____ SOURCE DOCUMENT

Child Soldiers: The Casualities in Football

Indran Goncalves EdirenkoCorrespondent ISeptember 9, 2009

 Once a person is labeled as a prodigy, the future, or the next (whatever), that person, no matter his age, origin or race, is already destined to carry a great load of responsibility.

 Not everyone can handle that kind of pressure, some may fail because the load of expectation is too big for them, injuries also might get into the way, wrong decisions made by parents, agent or ultimately the player himself or just sheer luck that did not turn to their way.

 Fortunately, players like Fernando Torres, Joe Cole, Andrea Pirlo, Lionel Messi and almost all the players we know now have already went through that difficult period of time and have now succeeded to become one of the best football players on the planet.

 That’s all we know now right, the players who have succeeded in their live and now have turned into millionaires.

 But, what about the players who did not make it, players who were also labeled the next best thing to come out, but never showed up?

 What went wrong with these players? Why they never made it? How come they have been forgotten? Was over-confident a factor for their failures?  I did some research and found out that there are so many factors that can affect a player’s future.

________

### ASSIGNMENT A:
Copy the text of the article on football prodigies from "Not everyone can" to "turned into millionaires.", inclusive.
### ASSIGNMENT B:
Carry on the article about football prodigies who never made it, starting after its final sentence.

____ SUPPLIED MATERIAL

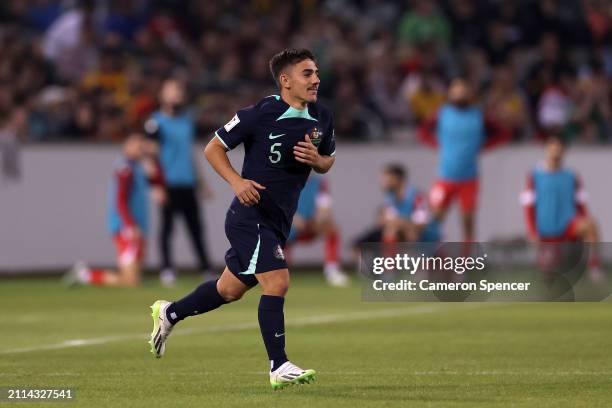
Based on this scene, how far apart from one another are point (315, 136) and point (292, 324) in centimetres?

________

### EXPECTED ANSWER A:
Not everyone can handle that kind of pressure, some may fail because the load of expectation is too big for them, injuries also might get into the way, wrong decisions made by parents, agent or ultimately the player himself or just sheer luck that did not turn to their way.

 Fortunately, players like Fernando Torres, Joe Cole, Andrea Pirlo, Lionel Messi and almost all the players we know now have already went through that difficult period of time and have now succeeded to become one of the best football players on the planet.

 That’s all we know now right, the players who have succeeded in their live and now have turned into millionaires.

### EXPECTED ANSWER B:
 So, I decided to write an article to honor these forgotten former child soldiers, who, unfortunately, have become the causalities in the war of football.

 So this is the list of players (countdown style) who I think could have made it big time with our current stars if situations have allowed it.


5) Johnnier Montaño –Colombia, attacking midfielder

 Born in 14 January 1983, this midfield player already looked like a world beater at the tender age of 15.

  He first started his career at America de Cali as a youngster and after playing 6 games for them he was quickly snapped up by Argentinean club Quilmes Athelico Club.

 He showed great form for them at the young age of 14 years and 8 months.

 He did so well for them, that at the age of 15 he was selected to represent his country at the 1999 Copa America.  He even scored a goal for them against Argentina, in a game that Martin Palermo famously missed three penalty kicks. Colombia eventually won that game 3-0.

  With all the hype surrounding him at the tournament, Parma, a once upon a time giant club in Italy, manage to get his signature after fighting for it with other elite clubs around Europe.  

 That’s when hell broke loose (for Montano, at least). He never managed to break in to the already strong looking Parma side and was repeatedly loaned out to other clubs.

 Coincidently, both the clubs he was loaned out to was relegated out of the division while he was playing there. I say coincidently because he did not manage to play much for them, either.

 After that, he was terminated of his contract and he went on to have a nomadic life, changing clubs often, and venturing into unknown parts of the world.

 A great player he would have turned to be but now at the age of 26, he is already forgotten, even in Colombia.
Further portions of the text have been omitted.